When I was a sophomore in college, lo these many decades ago, I was totally stoked to be learning about psychobiology, cybernetics, and philosophy of mind. It was intoxicating to feel my understanding growing so rapidly. I could begin to see how experience might be translated into neural circuitry, in principle at least. I kept thinking, “Oh! So this is just that! Nifty!” Once that happened in respect to any particular perplexity, I could stop worrying about it, and move on. The process felt as though it gave me terrific intellectual leverage. It was exhilarating, to find that such complex things – such mysterious things – could be explained so simply.

This is I think why improper reduction is so popular. It vastly simplifies the problem of understanding reality. It makes everything easier.

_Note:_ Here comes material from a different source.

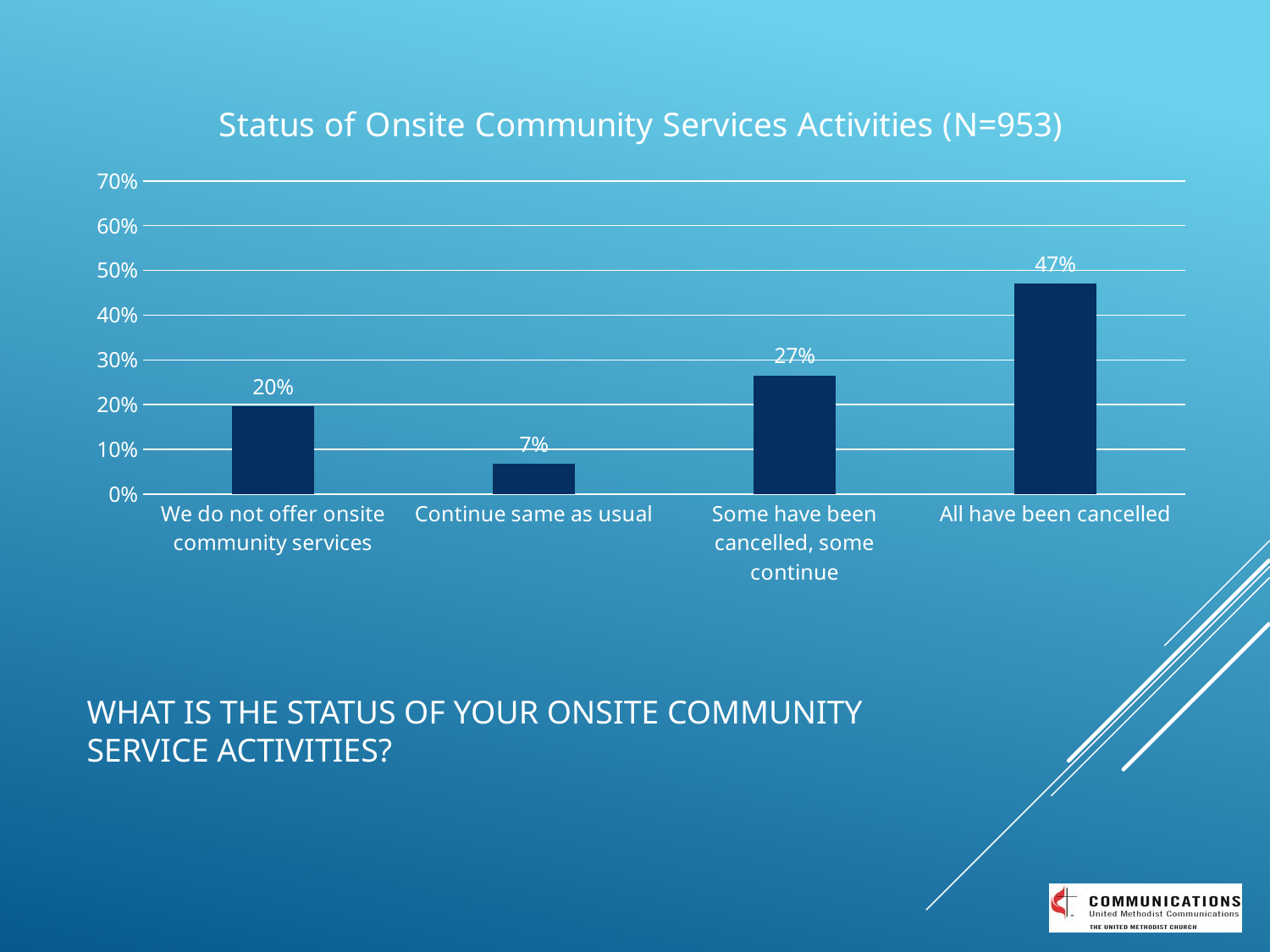
What is the value for "We do not offer onsite community services"? 20% What is the value for "All have been cancelled"? 47% Which category has the highest value? All have been cancelled How many categories are shown in the chart? 4 What is the difference between "We do not offer onsite community services" and "Continue same as usual"? 13% What is the difference between "All have been cancelled" and "Some have been cancelled, some continue"? 20% Which category has the lowest value? Continue same as usual What is the value for "Continue same as usual"? 7% What kind of chart is shown on the slide? Bar chart Which is larger: "Some have been cancelled, some continue" or "We do not offer onsite community services"? Some have been cancelled, some continue What is the title of the chart? Status of Onsite Community Services Activities (N=953) What is the value for "Some have been cancelled, some continue"? 27%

It is alas a philosophical cheap shot. For, unfortunately, it does this by making everything altogether too easy, altogether too simple. It makes reality too simple, too easy. That makes modeling reality much easier, no?

It is by building an intellectual model of how a thing works that we come to feel that we understand it. The easier it is to build an adequate model of something, the easier it is to understand; and the simpler the thing you are trying to model, the simpler the task of modeling, and the cheaper the understanding you gain from the procedure.

As Einstein said in his famous emendation of Ockham’s Razor:

Everything should be made as simple as possible, but not simpler.

The simplest theories are so parsimonious that Ockham’s Razor has sliced away the very sort of entities they were in the first place intended and devised to explain.